Gather every line in the entries below that contains the string "jets", treating uppercase and lowercase letters as distinct.

Rows of spatial question data:
'''

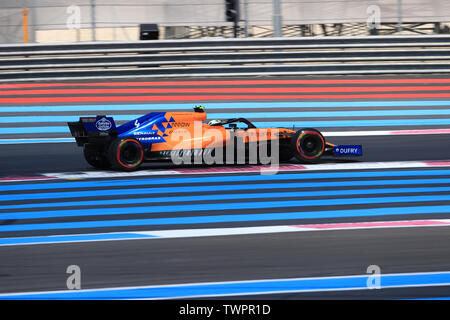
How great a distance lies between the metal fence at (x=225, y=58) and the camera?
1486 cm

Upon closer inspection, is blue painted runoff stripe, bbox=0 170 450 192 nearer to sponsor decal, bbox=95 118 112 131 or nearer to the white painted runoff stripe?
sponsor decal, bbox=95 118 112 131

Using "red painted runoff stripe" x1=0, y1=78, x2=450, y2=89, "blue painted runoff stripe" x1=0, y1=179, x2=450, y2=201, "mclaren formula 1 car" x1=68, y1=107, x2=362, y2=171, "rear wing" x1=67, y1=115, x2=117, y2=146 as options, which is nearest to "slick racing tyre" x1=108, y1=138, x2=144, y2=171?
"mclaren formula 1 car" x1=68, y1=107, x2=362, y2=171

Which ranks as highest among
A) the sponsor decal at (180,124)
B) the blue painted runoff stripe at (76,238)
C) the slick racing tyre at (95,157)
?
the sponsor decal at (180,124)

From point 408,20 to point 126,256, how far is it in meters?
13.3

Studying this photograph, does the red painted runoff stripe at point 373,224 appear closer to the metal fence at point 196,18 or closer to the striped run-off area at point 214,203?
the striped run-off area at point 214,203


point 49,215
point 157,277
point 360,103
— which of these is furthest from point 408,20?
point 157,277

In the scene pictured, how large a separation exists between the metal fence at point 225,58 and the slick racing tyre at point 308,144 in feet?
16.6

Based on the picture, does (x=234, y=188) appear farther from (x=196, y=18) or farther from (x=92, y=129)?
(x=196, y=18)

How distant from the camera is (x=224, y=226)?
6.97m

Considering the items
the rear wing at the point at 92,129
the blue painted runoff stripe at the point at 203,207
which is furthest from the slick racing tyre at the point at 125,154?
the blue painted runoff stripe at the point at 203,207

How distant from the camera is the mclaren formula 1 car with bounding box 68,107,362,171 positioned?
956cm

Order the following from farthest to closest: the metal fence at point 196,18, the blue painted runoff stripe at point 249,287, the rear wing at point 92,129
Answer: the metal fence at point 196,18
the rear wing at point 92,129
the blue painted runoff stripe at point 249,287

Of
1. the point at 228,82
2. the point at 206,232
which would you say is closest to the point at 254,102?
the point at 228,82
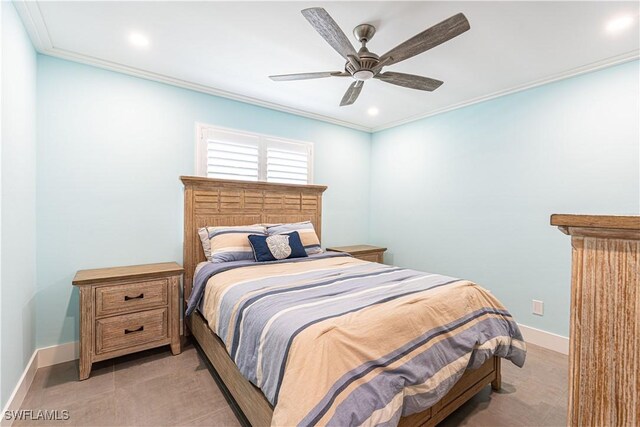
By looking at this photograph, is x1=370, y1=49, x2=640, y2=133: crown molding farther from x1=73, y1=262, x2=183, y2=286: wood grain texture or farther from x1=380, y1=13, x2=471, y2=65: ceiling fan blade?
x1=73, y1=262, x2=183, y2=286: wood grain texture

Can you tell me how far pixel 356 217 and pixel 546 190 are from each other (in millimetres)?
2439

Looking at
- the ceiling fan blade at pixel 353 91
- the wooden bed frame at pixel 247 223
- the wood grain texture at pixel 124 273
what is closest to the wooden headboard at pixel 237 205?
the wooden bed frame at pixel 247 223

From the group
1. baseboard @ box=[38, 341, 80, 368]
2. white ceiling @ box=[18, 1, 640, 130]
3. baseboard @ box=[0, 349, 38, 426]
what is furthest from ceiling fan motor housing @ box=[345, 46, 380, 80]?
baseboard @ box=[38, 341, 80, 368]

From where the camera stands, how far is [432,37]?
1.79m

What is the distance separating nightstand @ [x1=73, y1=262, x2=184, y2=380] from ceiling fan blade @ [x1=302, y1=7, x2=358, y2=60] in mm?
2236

'''
'''

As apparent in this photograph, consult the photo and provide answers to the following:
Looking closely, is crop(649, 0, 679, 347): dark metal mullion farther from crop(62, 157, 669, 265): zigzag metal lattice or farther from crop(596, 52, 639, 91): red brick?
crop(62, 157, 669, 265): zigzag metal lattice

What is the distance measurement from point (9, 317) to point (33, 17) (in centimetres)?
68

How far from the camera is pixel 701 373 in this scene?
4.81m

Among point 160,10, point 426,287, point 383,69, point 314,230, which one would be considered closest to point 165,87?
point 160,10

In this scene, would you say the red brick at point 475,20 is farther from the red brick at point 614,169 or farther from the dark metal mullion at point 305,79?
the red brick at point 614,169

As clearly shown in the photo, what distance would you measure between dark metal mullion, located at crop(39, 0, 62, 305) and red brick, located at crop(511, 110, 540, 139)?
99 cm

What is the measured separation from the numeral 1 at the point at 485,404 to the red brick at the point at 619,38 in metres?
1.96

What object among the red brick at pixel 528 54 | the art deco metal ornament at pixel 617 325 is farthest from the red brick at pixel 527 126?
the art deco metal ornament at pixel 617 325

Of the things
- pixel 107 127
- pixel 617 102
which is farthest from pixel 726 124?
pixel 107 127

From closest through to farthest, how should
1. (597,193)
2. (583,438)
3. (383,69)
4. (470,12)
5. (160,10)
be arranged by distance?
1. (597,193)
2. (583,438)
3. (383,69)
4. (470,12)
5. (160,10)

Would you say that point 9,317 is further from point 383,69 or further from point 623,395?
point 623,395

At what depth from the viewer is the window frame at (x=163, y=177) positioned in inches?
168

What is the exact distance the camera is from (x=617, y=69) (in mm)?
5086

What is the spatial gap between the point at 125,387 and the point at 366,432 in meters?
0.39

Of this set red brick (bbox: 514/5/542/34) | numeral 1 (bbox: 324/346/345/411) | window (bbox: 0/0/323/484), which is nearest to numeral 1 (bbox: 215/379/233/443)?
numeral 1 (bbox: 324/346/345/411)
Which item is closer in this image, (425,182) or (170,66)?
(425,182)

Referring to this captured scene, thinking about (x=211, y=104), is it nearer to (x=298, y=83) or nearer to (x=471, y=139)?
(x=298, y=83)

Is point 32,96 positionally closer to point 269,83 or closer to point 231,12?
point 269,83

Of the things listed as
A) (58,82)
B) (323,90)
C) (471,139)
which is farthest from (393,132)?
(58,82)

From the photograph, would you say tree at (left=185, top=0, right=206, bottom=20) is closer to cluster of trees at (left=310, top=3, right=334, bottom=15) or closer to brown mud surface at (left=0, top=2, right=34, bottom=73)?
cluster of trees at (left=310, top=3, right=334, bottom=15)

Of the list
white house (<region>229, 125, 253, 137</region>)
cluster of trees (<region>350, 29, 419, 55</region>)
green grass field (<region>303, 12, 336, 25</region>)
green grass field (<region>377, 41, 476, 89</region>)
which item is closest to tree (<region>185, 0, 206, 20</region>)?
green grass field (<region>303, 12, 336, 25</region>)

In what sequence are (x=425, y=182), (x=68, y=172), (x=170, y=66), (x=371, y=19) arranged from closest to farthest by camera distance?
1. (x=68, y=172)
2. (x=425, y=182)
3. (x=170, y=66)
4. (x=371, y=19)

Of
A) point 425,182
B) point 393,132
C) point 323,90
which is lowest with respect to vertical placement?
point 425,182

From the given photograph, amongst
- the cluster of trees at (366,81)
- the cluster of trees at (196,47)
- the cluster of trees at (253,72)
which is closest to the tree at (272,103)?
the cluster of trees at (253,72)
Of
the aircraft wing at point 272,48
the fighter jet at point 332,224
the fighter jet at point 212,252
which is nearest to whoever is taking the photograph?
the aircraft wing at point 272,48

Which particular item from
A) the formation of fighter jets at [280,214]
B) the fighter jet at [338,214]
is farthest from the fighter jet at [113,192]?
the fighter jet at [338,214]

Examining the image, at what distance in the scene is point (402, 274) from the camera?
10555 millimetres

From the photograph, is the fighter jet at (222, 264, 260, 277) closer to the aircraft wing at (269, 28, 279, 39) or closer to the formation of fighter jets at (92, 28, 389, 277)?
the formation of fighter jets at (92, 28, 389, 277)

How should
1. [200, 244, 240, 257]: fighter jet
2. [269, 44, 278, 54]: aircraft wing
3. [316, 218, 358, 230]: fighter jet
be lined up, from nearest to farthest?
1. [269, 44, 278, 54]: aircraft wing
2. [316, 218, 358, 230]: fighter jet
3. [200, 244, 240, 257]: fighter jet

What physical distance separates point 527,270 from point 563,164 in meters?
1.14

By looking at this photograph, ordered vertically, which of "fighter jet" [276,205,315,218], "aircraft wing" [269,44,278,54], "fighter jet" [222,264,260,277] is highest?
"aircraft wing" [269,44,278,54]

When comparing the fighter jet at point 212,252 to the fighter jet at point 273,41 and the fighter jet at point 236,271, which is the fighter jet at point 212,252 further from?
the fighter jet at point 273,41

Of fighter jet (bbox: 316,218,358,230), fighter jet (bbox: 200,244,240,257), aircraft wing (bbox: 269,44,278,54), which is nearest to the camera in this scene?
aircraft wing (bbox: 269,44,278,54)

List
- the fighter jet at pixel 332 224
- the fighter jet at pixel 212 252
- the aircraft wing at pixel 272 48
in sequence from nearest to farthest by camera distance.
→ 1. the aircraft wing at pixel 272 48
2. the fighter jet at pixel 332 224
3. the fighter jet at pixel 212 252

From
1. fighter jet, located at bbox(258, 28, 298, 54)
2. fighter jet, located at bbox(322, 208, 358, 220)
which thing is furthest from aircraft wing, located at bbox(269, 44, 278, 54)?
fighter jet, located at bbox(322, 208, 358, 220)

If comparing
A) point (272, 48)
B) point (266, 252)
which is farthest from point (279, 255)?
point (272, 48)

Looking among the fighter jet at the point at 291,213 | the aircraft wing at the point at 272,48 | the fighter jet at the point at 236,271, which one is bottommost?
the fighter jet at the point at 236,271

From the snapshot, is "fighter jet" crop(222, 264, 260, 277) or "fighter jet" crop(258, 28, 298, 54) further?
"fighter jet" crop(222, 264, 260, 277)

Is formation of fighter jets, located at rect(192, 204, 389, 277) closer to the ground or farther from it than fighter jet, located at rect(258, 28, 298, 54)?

'''

WORKED SOLUTION:
A) the formation of fighter jets at [280,214]
From the photograph, is the fighter jet at (222, 264, 260, 277) closer to the aircraft wing at (269, 28, 279, 39) or closer to the formation of fighter jets at (92, 28, 389, 277)?
the formation of fighter jets at (92, 28, 389, 277)
Is formation of fighter jets, located at rect(192, 204, 389, 277) closer to the ground or farther from it than fighter jet, located at rect(258, 28, 298, 54)?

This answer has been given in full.